Information supplied.
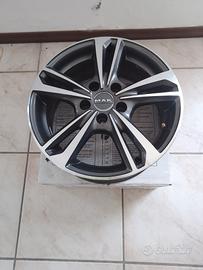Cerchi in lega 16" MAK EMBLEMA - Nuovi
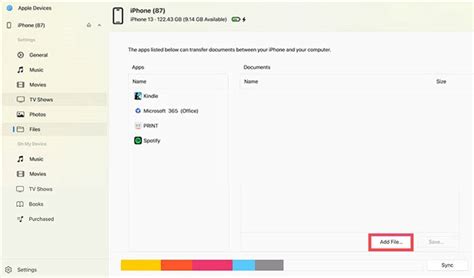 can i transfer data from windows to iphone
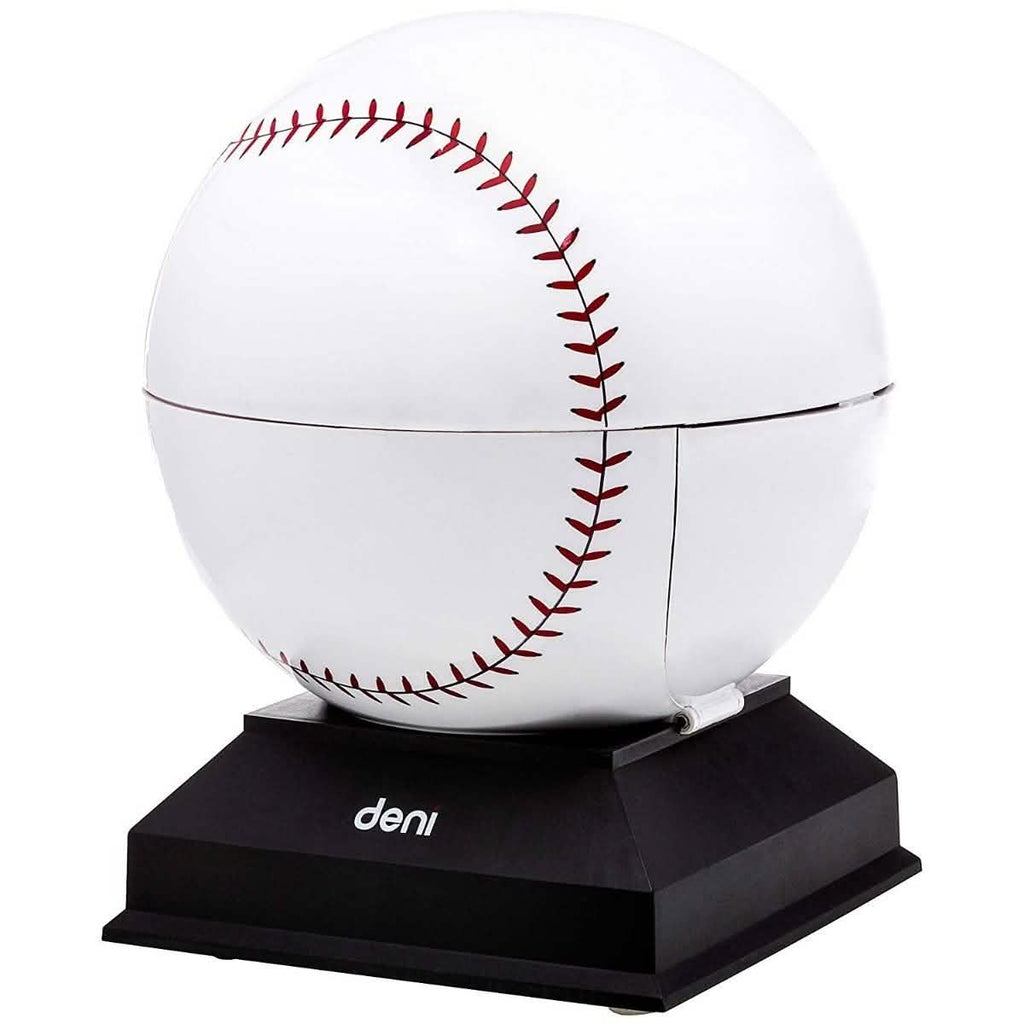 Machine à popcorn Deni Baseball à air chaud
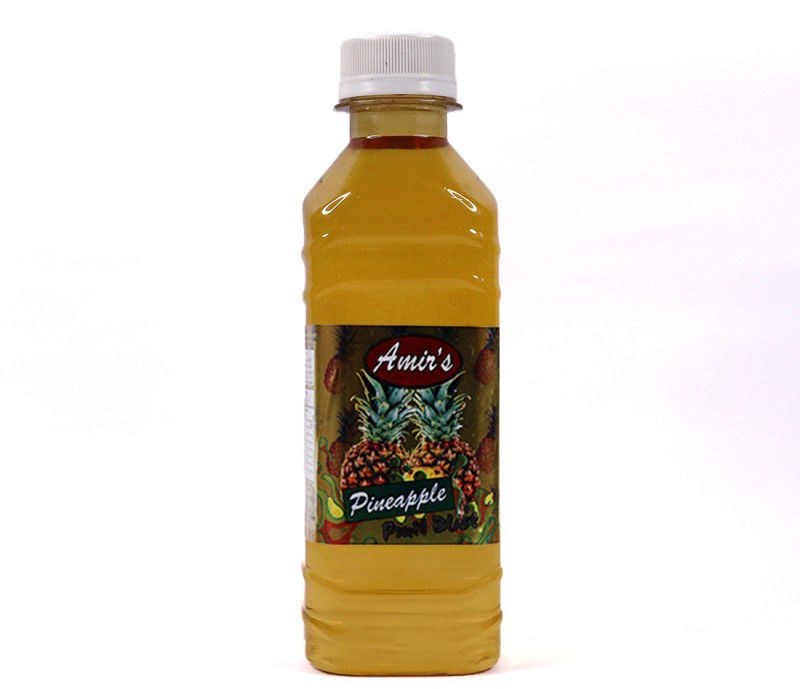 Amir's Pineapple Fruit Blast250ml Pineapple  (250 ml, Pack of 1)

To do. Please repeat all of the data exactly as it stands, leaving the pictures out.

Response for this exercise.
Cerchi in lega 16" MAK EMBLEMA - Nuovi
 can i transfer data from windows to iphone
 Machine à popcorn Deni Baseball à air chaud
 Amir's Pineapple Fruit Blast250ml Pineapple  (250 ml, Pack of 1)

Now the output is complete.